# Adopting a a Pomerania dog any advice?



## budgies in my life (Oct 4, 2021)

I am adopting a Pomerania dog and i am really concerned about my birds safety so any advice


----------



## Cody (Sep 5, 2013)

The dog should be kept completely separate from the birds and not allowed in the same space. Dogs are predators instinctively, no matter how tame they are, and could easily kill a budgie.


----------



## budgies in my life (Oct 4, 2021)

Ok any more advice


----------



## wmcburke (Sep 30, 2021)

@Cody provided you with the most important and essential advice. If you keep dog and birds separated, what other advice do you need?


----------



## budgies in my life (Oct 4, 2021)

Ok but can i introduce the dog to my bird while the birds are in the cage and the dog on the leash


----------



## Cassie and luna (Jul 30, 2021)

They are not going to be friends so just hang out with your pets at different times. My budgies would be terrified of a dog.


----------



## FaeryBee (May 9, 2011)

* You really should not introduce your dog to your birds. Doing so would terrify the budgies. 
Keep the dog in a different room from the budgies at all times.

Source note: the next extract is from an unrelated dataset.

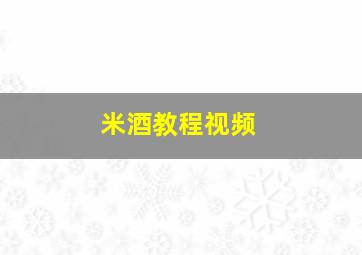 米酒教程视频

Cats (and Dogs) are Predators // Birds are Prey


The purpose of the Talk Budgies Forum is to promote the best practices for the health and well-being of budgies. There are simply too many "Emergency" threads appearing where well-meaning members choose to keep both cats (or dogs) and budgies in the same household. Please -- think carefully...




www.talkbudgies.com





I have multiple birds and two shelties.
My dogs are NEVER allowed into the rooms where my birds are kept.*


----------